(Pictures with short captions)
----------

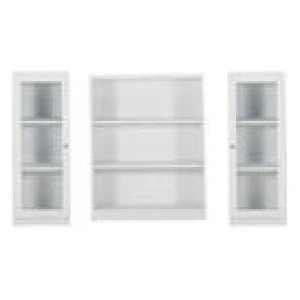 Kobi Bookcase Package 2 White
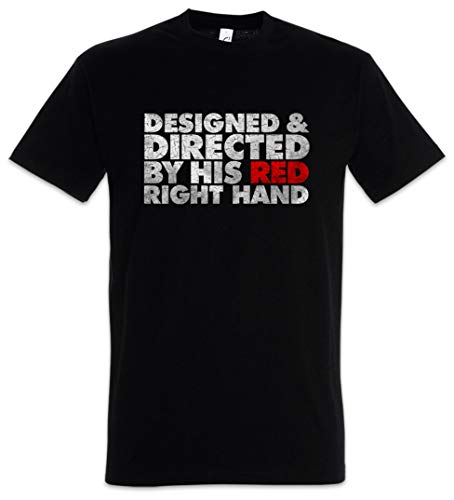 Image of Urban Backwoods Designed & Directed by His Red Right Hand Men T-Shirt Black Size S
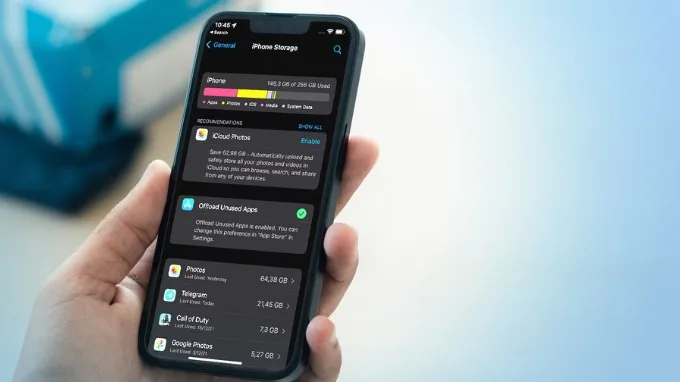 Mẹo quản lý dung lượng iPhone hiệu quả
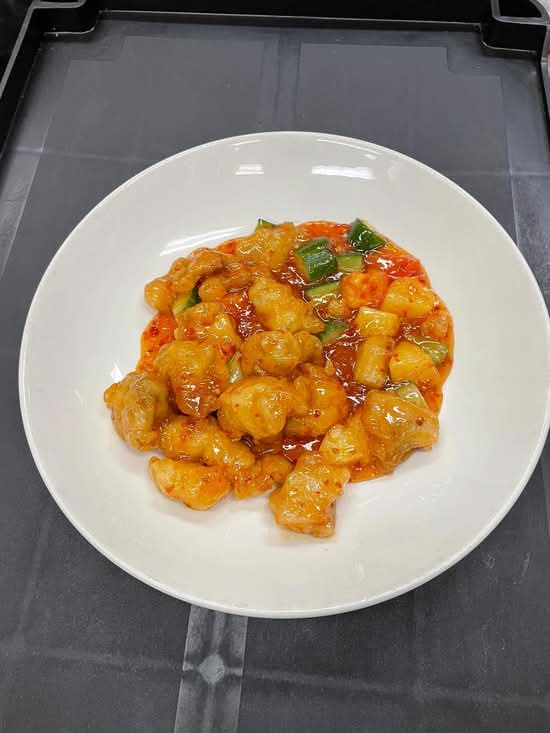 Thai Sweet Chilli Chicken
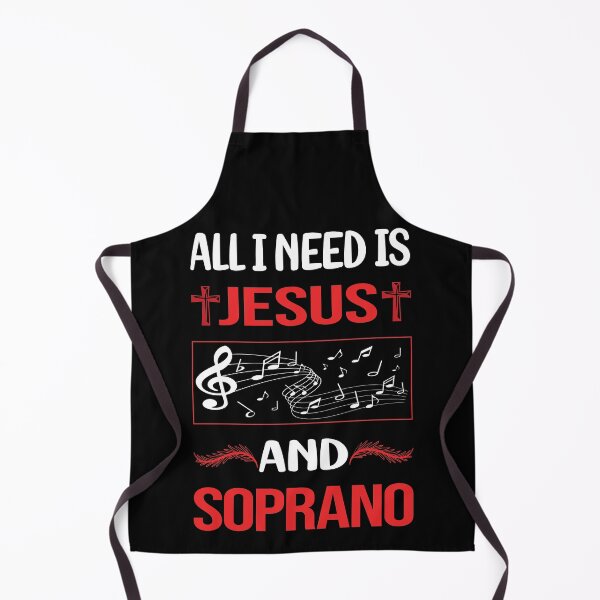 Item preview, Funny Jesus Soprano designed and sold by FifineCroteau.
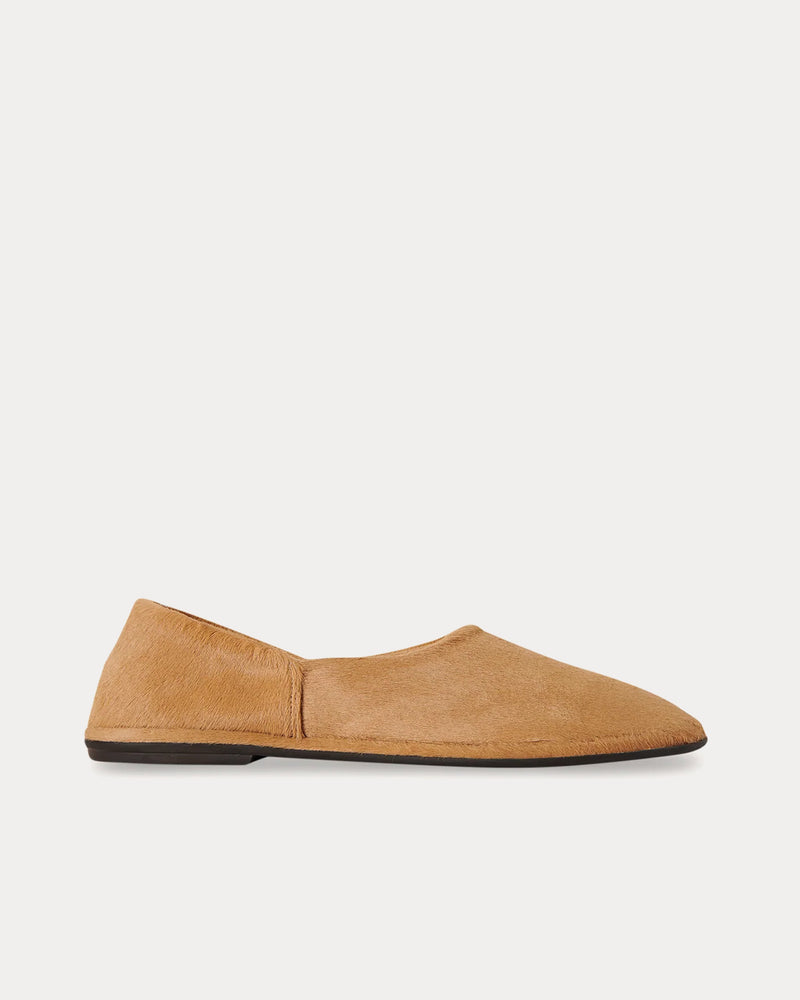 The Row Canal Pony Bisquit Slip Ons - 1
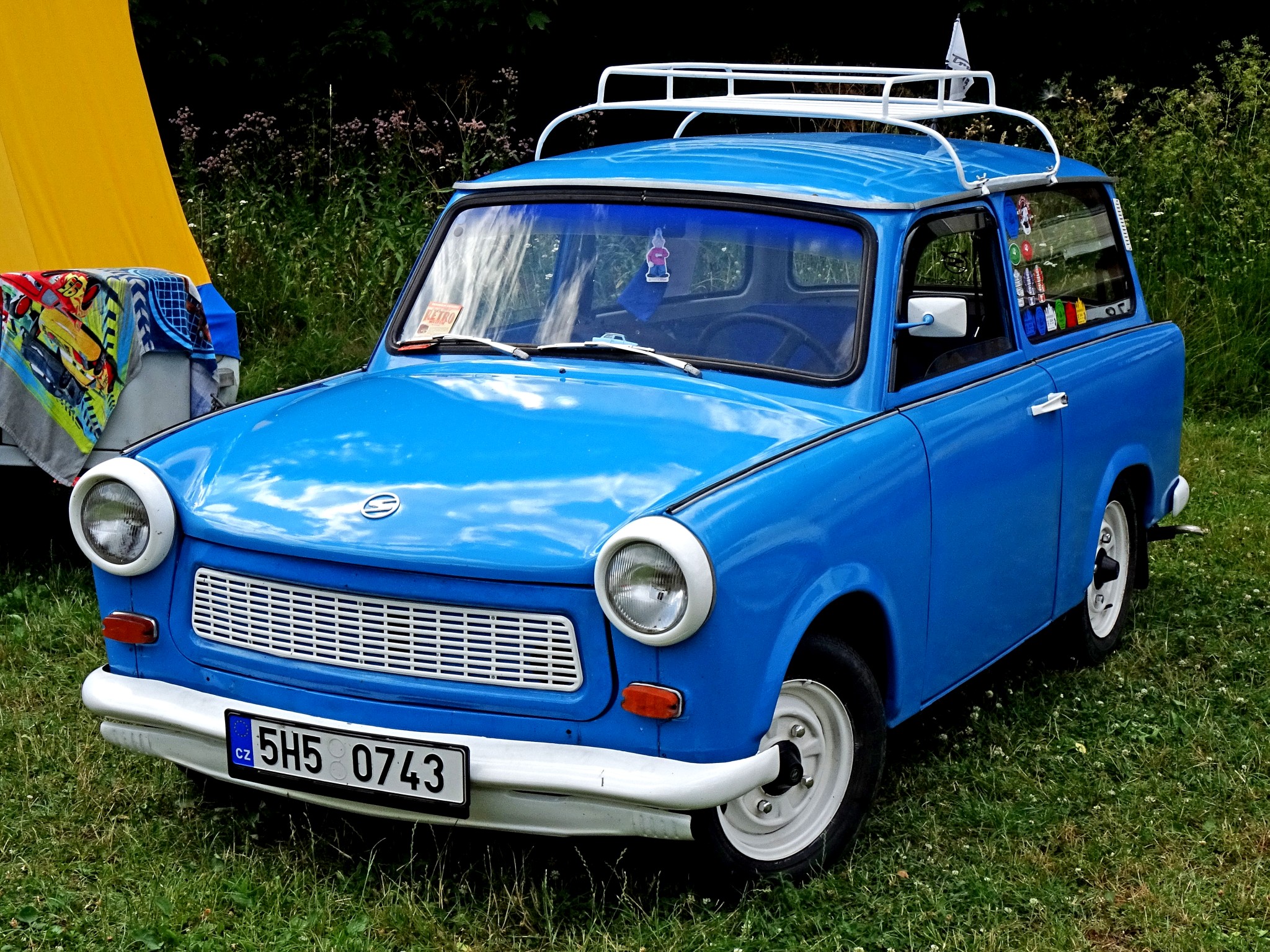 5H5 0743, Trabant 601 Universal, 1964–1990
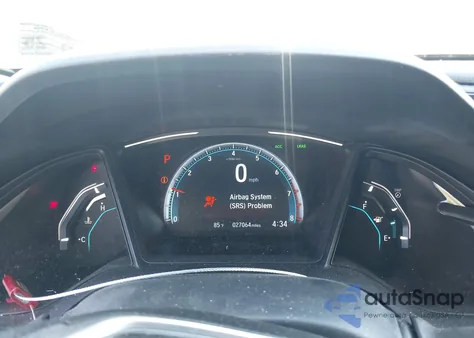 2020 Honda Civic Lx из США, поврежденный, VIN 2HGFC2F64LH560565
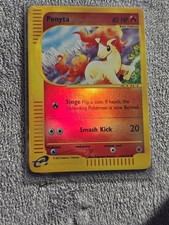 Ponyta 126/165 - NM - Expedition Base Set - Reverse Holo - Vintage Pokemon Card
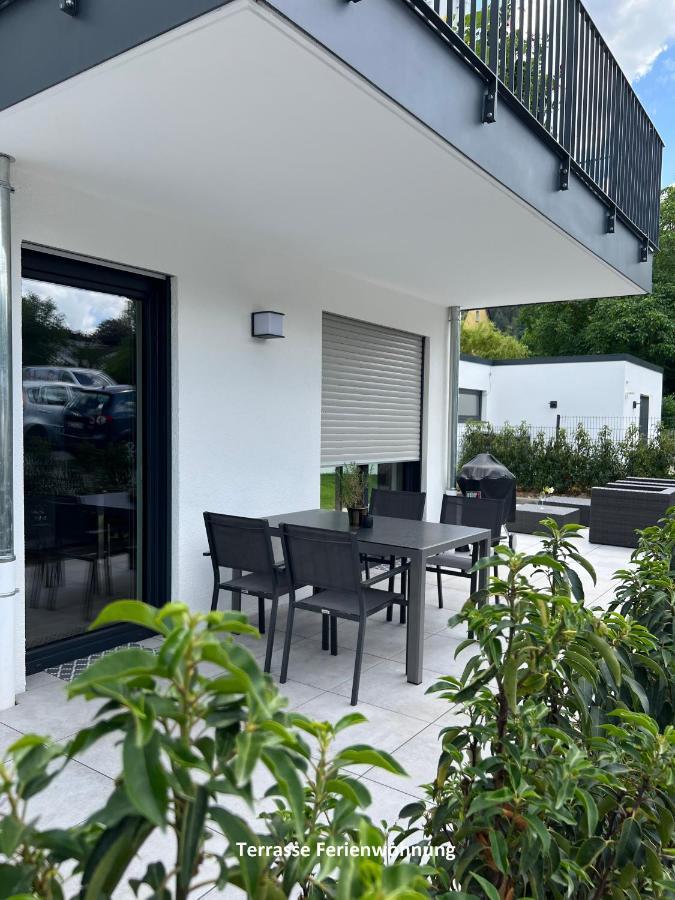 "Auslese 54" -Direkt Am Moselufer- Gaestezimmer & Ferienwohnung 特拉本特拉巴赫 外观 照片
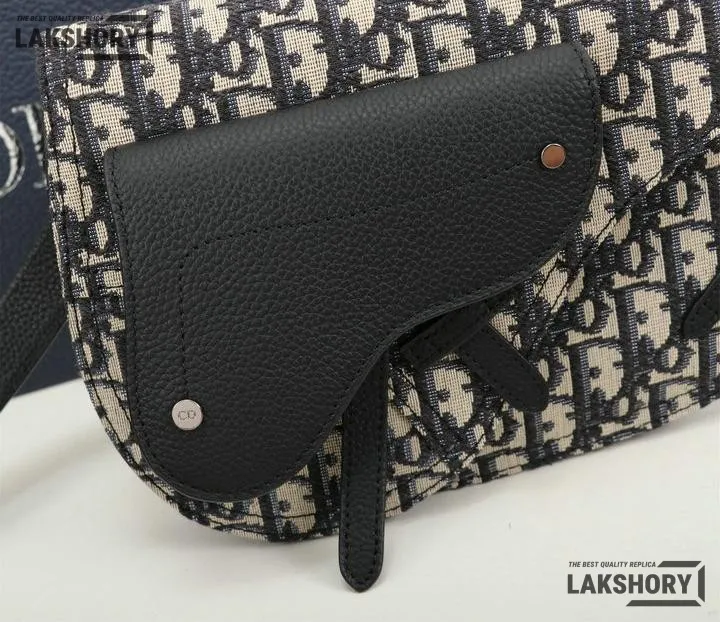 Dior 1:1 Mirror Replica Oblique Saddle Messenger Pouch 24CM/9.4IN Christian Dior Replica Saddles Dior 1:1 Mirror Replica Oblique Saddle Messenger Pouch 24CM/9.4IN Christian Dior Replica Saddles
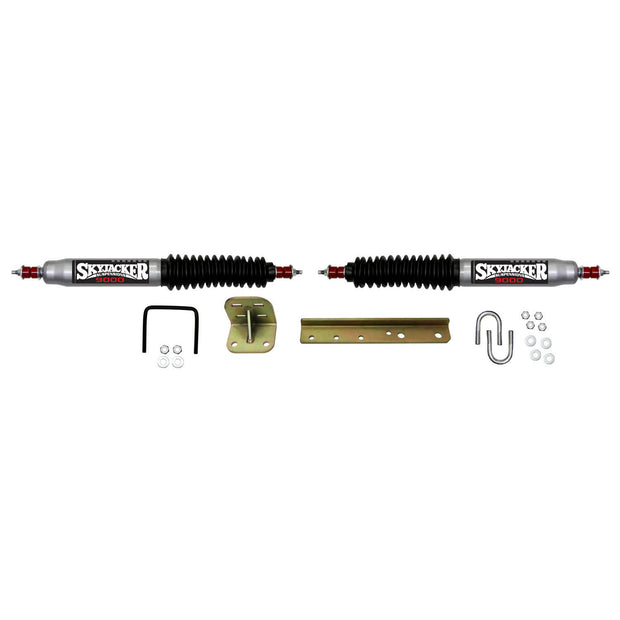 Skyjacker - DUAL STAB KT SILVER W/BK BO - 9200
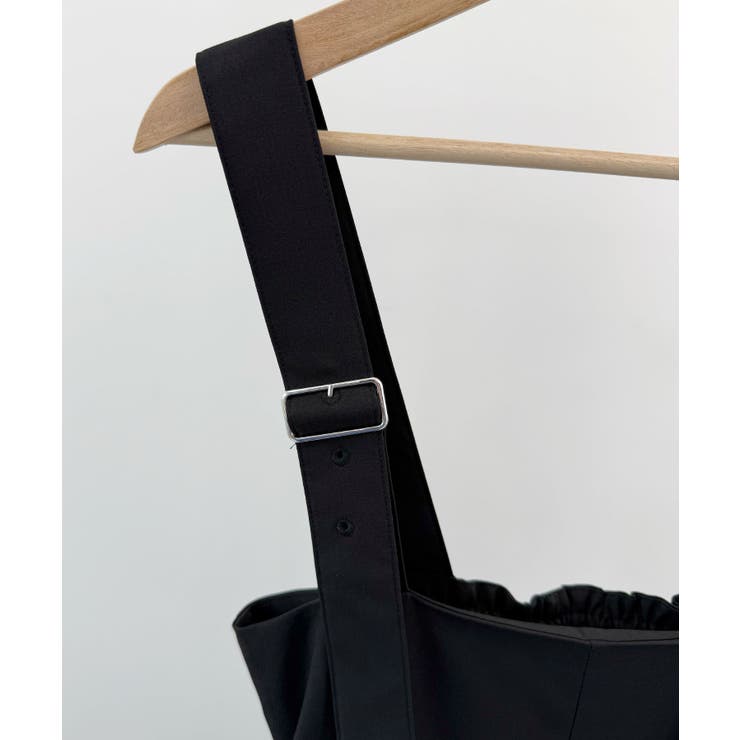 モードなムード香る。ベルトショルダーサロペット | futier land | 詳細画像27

----------

_What the task asks:_ Repeat the records word for word. Leave out whatever pictures they hold.

_Solution:_
 Kobi Bookcase Package 2 White
 Image of Urban Backwoods Designed & Directed by His Red Right Hand Men T-Shirt Black Size S
 Mẹo quản lý dung lượng iPhone hiệu quả
 Thai Sweet Chilli Chicken
 Item preview, Funny Jesus Soprano designed and sold by FifineCroteau.
 The Row Canal Pony Bisquit Slip Ons - 1
 5H5 0743, Trabant 601 Universal, 1964–1990
 2020 Honda Civic Lx из США, поврежденный, VIN 2HGFC2F64LH560565
 Ponyta 126/165 - NM - Expedition Base Set - Reverse Holo - Vintage Pokemon Card
 "Auslese 54" -Direkt Am Moselufer- Gaestezimmer & Ferienwohnung 特拉本特拉巴赫 外观 照片
 Dior 1:1 Mirror Replica Oblique Saddle Messenger Pouch 24CM/9.4IN Christian Dior Replica Saddles Dior 1:1 Mirror Replica Oblique Saddle Messenger Pouch 24CM/9.4IN Christian Dior Replica Saddles
 Skyjacker - DUAL STAB KT SILVER W/BK BO - 9200
 モードなムード香る。ベルトショルダーサロペット | futier land | 詳細画像27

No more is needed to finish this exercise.